A 2004 University of Vermont study of “relatively happy, nondistressed couples” indicated that couples who practiced mindfulness saw notable improvements for their degree of “relationship happiness”. In addition, they experienced improved and healthier numbers of “relationship stress, stress coping efficacy, and overall stress”. It is because mindfulness can be a conscious practice that fosters compassion for one’s self as well as for others.
We’re human; conflicts are an inevitable a part of life’s journey. Inside a spirituality where two individual characters must compromise and collaborate together in constant proximity, it’s natural we won’t always see eye to eye with each other. Imagine this instance, whenever your stress or negative emotions are triggered by something your spouse says and does (and by your ensuing reaction).
Anger is an immediate response and bitterness will be the path; These emotions call forth reactions rather than principled responses. So many regrettable thoughts and actions happen in such moments. I remember when i did a talk in a bookstore and noted that this phrase “Sticks and stones may break your bones but words will never hurt us” was inaccurate-thoughtless and cruel words might cause lasting damage, leaving emotional scars that fester long after brittle bones have already been healed. There was a songwriter in the audience named Sarah Malcom; she subsequently wrote an audio lesson entitled: “Sticks and Stones May Break My Bones, But Words Can Break My Soul.”

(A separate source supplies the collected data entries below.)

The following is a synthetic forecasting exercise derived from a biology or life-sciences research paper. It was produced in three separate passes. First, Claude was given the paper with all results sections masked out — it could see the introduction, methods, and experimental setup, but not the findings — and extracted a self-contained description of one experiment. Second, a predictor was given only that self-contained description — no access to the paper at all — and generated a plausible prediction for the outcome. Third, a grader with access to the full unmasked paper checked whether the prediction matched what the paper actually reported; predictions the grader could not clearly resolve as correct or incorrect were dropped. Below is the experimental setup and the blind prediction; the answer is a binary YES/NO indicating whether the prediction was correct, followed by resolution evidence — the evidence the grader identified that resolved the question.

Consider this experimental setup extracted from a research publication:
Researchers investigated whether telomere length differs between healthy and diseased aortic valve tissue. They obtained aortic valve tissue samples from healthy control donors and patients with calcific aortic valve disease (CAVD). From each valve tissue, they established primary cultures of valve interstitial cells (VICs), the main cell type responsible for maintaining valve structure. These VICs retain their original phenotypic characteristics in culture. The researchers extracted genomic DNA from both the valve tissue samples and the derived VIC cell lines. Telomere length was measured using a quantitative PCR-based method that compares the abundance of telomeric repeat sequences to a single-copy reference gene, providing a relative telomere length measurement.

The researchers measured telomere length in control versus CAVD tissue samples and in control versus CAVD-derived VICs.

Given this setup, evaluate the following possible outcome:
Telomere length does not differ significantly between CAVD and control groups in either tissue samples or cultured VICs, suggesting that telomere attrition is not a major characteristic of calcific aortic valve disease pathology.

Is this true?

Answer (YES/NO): YES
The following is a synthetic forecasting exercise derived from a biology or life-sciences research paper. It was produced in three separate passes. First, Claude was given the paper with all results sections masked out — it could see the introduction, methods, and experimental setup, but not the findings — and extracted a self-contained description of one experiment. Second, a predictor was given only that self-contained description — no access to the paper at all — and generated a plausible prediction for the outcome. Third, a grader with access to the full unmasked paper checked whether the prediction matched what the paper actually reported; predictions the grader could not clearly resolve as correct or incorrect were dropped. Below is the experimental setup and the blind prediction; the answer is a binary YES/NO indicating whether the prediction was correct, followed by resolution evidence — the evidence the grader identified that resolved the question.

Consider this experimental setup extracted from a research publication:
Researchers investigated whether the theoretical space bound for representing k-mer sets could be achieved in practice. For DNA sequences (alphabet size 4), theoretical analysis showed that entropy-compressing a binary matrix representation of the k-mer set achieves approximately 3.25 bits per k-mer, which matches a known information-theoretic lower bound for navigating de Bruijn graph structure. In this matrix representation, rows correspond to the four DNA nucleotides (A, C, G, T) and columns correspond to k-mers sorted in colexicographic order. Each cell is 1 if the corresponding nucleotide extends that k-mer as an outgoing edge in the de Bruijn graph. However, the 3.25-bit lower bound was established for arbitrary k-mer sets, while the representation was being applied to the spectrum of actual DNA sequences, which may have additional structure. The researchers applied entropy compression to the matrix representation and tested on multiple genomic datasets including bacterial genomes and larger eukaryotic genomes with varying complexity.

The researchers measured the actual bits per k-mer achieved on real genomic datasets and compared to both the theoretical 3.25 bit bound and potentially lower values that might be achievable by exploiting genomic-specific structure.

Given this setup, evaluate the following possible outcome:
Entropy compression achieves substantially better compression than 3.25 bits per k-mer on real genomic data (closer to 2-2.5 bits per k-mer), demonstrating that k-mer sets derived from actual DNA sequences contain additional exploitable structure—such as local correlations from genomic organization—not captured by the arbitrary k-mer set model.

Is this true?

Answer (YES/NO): YES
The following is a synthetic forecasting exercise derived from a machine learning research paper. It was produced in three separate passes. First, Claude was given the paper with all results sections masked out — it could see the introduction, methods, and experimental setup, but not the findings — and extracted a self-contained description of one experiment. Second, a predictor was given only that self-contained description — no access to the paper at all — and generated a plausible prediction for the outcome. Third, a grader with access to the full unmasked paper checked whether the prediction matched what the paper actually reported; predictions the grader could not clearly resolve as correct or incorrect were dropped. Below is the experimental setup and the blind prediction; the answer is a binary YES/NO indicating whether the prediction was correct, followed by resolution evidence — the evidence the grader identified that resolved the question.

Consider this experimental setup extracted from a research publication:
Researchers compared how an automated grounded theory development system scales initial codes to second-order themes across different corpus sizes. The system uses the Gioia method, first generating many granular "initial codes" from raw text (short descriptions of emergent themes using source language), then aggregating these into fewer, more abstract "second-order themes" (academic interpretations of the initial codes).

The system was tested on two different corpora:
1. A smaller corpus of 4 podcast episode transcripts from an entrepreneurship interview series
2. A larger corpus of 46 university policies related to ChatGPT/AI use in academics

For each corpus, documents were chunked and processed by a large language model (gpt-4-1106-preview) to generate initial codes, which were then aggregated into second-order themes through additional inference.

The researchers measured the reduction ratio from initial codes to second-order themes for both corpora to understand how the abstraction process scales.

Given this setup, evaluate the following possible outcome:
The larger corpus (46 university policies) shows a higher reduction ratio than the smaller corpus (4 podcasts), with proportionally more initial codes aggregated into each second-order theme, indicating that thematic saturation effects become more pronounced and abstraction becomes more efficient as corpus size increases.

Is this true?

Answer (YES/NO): NO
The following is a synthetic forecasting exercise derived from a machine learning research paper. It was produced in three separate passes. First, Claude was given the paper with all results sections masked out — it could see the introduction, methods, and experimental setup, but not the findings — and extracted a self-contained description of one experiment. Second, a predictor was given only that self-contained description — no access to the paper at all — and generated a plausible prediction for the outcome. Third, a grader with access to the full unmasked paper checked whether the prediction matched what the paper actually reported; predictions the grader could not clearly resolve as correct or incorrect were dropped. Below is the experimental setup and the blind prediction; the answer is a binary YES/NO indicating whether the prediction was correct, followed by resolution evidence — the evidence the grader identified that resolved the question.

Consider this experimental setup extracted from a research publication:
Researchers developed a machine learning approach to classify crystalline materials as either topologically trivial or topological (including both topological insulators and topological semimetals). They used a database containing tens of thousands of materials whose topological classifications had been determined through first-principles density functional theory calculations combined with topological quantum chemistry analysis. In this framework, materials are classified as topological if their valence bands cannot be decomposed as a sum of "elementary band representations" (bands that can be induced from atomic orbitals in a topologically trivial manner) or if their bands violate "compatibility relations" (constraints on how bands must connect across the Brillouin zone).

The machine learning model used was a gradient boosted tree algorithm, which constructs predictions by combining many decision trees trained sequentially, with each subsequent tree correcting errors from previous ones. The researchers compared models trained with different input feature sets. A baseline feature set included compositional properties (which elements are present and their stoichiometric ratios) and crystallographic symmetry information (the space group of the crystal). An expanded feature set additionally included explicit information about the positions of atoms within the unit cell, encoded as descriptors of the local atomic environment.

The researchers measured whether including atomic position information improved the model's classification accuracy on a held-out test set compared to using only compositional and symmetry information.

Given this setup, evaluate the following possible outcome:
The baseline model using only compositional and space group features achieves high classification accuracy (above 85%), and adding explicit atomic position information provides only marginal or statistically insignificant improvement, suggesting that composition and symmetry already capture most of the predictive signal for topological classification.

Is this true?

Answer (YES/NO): YES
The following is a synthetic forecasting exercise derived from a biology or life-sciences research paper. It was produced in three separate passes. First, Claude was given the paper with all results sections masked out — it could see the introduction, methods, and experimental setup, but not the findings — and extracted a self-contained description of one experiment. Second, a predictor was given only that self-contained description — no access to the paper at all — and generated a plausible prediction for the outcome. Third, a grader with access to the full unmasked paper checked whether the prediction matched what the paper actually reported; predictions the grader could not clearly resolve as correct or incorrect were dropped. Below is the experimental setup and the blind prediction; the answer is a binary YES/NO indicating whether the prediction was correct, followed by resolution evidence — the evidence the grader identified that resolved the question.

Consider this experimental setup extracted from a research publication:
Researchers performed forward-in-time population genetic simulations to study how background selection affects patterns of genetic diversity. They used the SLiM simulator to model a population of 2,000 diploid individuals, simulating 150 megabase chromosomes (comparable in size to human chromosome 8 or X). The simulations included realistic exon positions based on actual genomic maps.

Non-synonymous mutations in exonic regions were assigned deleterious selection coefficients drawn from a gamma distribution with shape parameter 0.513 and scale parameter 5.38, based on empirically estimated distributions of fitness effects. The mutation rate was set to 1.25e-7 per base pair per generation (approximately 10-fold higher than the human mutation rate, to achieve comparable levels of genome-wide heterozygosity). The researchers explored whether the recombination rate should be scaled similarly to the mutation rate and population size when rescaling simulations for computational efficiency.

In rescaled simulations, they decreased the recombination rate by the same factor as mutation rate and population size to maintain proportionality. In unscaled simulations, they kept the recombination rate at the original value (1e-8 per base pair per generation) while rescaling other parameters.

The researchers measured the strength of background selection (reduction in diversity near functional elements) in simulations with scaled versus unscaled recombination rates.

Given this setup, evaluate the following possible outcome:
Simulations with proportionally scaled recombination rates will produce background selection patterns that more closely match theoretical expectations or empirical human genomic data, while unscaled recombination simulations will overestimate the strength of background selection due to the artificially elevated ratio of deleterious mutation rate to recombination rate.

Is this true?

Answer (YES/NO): NO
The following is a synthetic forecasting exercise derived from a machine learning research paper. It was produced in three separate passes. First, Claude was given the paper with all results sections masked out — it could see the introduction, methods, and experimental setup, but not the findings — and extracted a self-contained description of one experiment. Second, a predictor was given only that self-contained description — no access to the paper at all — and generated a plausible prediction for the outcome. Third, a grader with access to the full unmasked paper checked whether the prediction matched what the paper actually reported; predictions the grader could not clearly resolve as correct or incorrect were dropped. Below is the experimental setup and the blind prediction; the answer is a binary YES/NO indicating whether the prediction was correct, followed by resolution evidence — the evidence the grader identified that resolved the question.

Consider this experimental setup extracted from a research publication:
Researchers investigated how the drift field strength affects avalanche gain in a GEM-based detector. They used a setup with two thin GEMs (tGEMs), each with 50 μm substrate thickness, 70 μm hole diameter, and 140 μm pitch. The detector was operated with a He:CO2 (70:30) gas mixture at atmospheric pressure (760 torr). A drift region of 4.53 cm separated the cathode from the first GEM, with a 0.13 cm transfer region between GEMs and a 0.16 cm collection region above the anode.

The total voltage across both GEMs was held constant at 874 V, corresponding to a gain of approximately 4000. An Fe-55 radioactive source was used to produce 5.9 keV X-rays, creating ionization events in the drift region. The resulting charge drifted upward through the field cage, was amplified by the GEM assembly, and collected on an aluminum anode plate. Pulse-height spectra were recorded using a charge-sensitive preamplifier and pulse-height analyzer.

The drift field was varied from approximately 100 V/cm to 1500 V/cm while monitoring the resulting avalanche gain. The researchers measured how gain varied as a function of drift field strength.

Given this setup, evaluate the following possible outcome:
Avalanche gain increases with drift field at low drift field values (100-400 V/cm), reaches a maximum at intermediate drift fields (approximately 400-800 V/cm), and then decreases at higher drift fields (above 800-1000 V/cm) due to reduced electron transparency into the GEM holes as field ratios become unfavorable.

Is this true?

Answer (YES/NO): NO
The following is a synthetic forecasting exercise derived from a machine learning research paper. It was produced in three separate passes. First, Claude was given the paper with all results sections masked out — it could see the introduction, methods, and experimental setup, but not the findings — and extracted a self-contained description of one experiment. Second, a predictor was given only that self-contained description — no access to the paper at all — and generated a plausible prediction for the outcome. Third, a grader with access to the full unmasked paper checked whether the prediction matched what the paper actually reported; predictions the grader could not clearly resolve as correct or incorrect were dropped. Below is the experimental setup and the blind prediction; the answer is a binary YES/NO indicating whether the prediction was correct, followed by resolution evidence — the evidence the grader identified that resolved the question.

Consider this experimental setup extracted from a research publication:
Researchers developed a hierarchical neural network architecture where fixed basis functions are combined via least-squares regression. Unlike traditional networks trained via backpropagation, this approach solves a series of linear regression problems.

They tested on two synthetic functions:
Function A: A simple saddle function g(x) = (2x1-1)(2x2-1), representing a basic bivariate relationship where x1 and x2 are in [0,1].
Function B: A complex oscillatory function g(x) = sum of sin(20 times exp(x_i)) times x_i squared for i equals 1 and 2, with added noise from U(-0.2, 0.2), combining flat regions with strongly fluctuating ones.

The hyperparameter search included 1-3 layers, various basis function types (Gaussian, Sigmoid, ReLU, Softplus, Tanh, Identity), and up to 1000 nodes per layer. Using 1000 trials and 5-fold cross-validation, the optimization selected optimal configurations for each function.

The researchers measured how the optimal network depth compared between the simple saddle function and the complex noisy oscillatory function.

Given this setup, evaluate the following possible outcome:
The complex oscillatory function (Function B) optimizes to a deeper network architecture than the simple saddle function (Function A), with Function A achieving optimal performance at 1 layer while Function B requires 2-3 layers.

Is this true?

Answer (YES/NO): NO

As an alternative to holding on to this negativity, you can consciously elect to behave differently. Let’s consider it together. Picture yourself for the reason that heated moment when you’re flooded with anger, resentment, and judgement. Imagine if you had been able to feel and acknowledge those emotions without reacting destructively toward yourself maybe partner?
Understand that you don’t have to be physically and even verbally abusive to get violent. Even thoughts could be destructive, especially because they’re inadvertently reflected inside our attitudes and behaviors. For instance, you may become withdrawn and critical within the argument when you’re thinking toxic thoughts. The other person’s negativity feeds off yours, and vice versa, and before very long you’ve probably both said or done regrettable things.
Practice observing your brewing emotions and thoughts without getting caught up in them. And instead, why not strike in the event the iron is cold? Let yourself cool off and cool off, and share your emotions and thoughts when you’re ready and they are competent at clarity and compassion.
You won’t be sorry.
“Prejudice of any kind implies that you are identified together with the thinking mind.
It indicates you don’t start to see the other person anymore, but only your own idea of that person. To reduce the aliveness of another person to some concept is already a sort of violence.” -Ekhart Tolle
PRACTICE
That is amazing you’re on a sailboat in the ocean, and navigating these waves will be the lifetime of life. Regardless of how you adjust the sails or gun the engine, you’ll inevitably be blown astray sometimes. Essentially the most capable fishermen and sailors know that sometimes the best thing you can do-or the thing you can do-is to simply ride the storm. Allow the feelings blow through you and after that pass. Ride your mental storm. It’s simply a cascade of chemicals, you realize, based on fear. These are simply waves that wash over you.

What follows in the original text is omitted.